では、人間同士がいかに分かり合えないかという事例として、今回は、ゴッホゴーギャンの共同生活について考えてみます。

ゴッホ・・・・・共感タイプの芸術家
ゴーギャン・・・観念タイプの芸術家

まずゴッホ(1853~1890)ですが、どうも彼の恋愛経験は、悲惨を極めたようです。最初の恋はゴッホが二十歳の時で、下宿先の娘に求婚したのですが、「冷たく鼻の先であしらわれた」そうです。28歳になったゴッホは、2度目の恋をします。相手は従妹だったのですが、4歳の子供を持つ未亡人でした。なかなか会ってもらえず、とうとうゴッホは相手の家に押しかけます。そして、彼女の両親の前でランプの炎に手をかざして愛を誓うのですが、気絶した後、放り出されたそうです。今風に言うと、ストーカーですね。3度目の恋は、31歳の時で、相手はゴッホより10歳年上の女性だったそうです。しかし、家族に反対された彼女は、自殺してしまいます。これは、相当ひどい経験ですね。こういう経験が、個人のコンプレックスを生むことは、想像に難くありません。

一方ゴーギャン(1848~1903)は、株式仲買人をしながら、23歳から日曜画家として少しずつ絵を描き始め、25歳の時に結婚します。そして、35歳になったゴーギャンは、突如として、会社を辞め、画家を志すのです。本人としては、画家として食べていくことに勝算があったようですが、現実は厳しく、極貧生活が続きます。奥さんも大変な苦労をされたようです。

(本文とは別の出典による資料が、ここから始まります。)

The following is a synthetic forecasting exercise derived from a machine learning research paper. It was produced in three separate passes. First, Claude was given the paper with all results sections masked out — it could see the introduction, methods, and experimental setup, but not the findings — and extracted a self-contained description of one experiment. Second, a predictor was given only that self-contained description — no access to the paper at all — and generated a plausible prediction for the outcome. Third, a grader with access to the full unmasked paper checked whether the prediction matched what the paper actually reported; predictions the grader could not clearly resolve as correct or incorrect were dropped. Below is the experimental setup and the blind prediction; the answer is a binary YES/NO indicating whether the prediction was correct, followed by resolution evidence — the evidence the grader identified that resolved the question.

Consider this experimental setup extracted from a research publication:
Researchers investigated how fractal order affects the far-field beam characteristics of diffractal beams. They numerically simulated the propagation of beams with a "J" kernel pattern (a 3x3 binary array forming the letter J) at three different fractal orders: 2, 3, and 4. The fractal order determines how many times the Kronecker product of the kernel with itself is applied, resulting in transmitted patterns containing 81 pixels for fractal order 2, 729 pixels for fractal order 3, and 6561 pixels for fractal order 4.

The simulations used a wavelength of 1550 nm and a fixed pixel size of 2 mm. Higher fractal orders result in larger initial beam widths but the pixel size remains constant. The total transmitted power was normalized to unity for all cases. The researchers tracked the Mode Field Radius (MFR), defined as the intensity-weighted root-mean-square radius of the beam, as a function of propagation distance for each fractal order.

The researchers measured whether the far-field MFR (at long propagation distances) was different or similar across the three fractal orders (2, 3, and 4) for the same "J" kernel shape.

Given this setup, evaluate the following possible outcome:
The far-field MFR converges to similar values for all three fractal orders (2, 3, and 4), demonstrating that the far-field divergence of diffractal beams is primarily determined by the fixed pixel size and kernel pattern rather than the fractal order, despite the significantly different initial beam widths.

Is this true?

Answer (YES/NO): YES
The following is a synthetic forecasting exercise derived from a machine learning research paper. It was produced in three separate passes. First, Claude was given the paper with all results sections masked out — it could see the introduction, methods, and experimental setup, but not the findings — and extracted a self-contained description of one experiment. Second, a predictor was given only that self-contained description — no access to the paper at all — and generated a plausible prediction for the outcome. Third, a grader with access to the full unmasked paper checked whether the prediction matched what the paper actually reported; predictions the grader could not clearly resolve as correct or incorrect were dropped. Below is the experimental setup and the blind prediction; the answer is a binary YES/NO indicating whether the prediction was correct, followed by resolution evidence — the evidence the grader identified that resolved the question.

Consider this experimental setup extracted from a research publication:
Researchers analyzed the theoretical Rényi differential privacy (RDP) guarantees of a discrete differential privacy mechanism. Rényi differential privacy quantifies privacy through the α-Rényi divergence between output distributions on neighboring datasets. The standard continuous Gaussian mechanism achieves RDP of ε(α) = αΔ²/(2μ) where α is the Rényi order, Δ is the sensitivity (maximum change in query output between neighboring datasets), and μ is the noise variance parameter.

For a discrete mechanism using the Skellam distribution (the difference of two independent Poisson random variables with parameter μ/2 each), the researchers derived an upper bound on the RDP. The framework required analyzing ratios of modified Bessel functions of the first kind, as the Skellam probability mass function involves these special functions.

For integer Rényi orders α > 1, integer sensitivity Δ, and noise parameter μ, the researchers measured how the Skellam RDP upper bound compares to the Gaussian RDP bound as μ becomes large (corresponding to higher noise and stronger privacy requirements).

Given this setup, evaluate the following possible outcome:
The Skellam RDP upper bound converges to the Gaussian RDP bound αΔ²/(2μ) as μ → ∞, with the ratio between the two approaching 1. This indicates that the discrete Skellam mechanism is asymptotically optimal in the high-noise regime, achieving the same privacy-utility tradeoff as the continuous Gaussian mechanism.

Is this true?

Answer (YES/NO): YES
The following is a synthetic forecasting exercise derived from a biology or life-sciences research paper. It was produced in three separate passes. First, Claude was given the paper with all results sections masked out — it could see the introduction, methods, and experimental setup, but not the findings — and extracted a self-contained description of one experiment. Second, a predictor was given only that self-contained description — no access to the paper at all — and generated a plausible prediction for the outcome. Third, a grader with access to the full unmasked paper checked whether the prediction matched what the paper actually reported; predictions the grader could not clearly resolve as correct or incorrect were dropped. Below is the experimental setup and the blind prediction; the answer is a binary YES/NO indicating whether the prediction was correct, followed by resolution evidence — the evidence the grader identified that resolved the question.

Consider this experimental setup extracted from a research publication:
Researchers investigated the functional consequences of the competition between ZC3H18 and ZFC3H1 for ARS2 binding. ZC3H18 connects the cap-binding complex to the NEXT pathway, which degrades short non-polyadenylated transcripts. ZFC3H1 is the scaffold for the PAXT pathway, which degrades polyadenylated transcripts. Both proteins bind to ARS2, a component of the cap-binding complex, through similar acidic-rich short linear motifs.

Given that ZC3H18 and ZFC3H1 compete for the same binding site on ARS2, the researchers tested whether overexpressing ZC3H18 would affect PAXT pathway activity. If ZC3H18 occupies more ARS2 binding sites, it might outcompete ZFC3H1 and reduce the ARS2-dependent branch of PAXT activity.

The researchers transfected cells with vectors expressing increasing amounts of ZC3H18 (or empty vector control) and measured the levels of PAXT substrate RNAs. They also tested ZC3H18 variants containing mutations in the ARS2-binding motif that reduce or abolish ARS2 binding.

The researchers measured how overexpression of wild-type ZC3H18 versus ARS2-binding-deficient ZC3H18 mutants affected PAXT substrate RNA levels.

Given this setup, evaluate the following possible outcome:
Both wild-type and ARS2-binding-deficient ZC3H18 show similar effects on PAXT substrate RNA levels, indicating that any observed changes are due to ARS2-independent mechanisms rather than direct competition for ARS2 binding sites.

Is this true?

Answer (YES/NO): NO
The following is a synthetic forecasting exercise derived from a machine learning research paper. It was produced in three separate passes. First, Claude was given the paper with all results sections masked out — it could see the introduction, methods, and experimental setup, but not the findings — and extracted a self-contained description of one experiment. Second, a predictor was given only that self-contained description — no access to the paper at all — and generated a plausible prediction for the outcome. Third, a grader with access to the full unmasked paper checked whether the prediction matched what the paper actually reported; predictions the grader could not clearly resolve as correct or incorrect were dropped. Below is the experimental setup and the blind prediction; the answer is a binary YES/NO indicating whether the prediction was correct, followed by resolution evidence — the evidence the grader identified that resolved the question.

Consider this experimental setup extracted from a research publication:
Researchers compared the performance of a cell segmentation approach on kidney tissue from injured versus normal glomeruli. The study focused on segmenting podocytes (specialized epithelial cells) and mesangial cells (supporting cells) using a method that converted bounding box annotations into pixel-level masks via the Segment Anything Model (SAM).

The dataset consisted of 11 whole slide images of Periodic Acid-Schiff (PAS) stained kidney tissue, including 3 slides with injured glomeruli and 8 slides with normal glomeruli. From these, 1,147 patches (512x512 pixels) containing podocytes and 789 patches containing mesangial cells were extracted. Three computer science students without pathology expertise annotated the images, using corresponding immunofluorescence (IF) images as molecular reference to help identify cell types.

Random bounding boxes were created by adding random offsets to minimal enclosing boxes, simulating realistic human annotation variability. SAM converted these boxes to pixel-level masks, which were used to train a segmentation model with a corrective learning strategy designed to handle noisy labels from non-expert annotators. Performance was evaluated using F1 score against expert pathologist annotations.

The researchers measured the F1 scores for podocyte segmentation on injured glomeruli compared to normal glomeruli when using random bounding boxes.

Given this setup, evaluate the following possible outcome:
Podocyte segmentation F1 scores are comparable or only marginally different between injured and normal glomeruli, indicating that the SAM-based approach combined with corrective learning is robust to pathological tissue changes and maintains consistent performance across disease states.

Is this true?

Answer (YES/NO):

2人の共同生活は、1888年10月20日に始まります。

ゴッホは、画商をしていたテオという弟に経済的な援助を受け、アルルに一軒家を借ります。この建物の外壁は黄色だったそうです。ゴッホはここを「芸術家たちの楽園」を作るための拠点にしたいと考えていたようです。そんなある日、ゴーギャンが病気を患っていることを知り、ゴッホは彼を呼び寄せようと思います。一説によると、ゴーギャンは乗り気ではなかったのですが、ゴッホと共同生活をすれば、画商のテオが自分の絵も買ってくれるのではないかと考え、ゴッホの申し入れを受諾したとのことです。

1888年12月23日、二人の口論は熾烈を極めます。

私の想像ですが、ゴッホはあくまでもゴーギャンに共感を求めたのだろうと思います。自分と同じように感じて欲しい、自分を理解して欲しいと、ゴッホは切実に願った。ゴッホの性格からして、これは相当強く、ゴーギャンに接したものと思われます。一方、ゴーギャンにしてみれば、自分が築いてきた絵画に関するロジックについては、絶対的な自信を持っていた。ゴッホがどう考えようが、ゴーギャンにしてみれば、そんなことはどうでも良かったはずです。ゴーギャンは、共感など求めてはいなかった。ゴーギャンにとって大切なのは、自分のロジックだけだった。そして、口論については“観念タイプ”のゴーギャンの方が一枚上手だったはずです。

遂に、共感関係が瓦解したと感じたゴッホを彼の個人的無意識が支配し始める。詳細は分かりませんが、ゴッホゴーギャンを殺そうとしたそうです。そしてその晩、ゴッホは自らの耳を切り落とす。

あくまでも現実と自然に向き合ったゴッホ。その後、タヒチへ渡って未開の心を追求したゴーギャン。どちらも天才ですが、その心の領域は、全く違っていたと思うのです。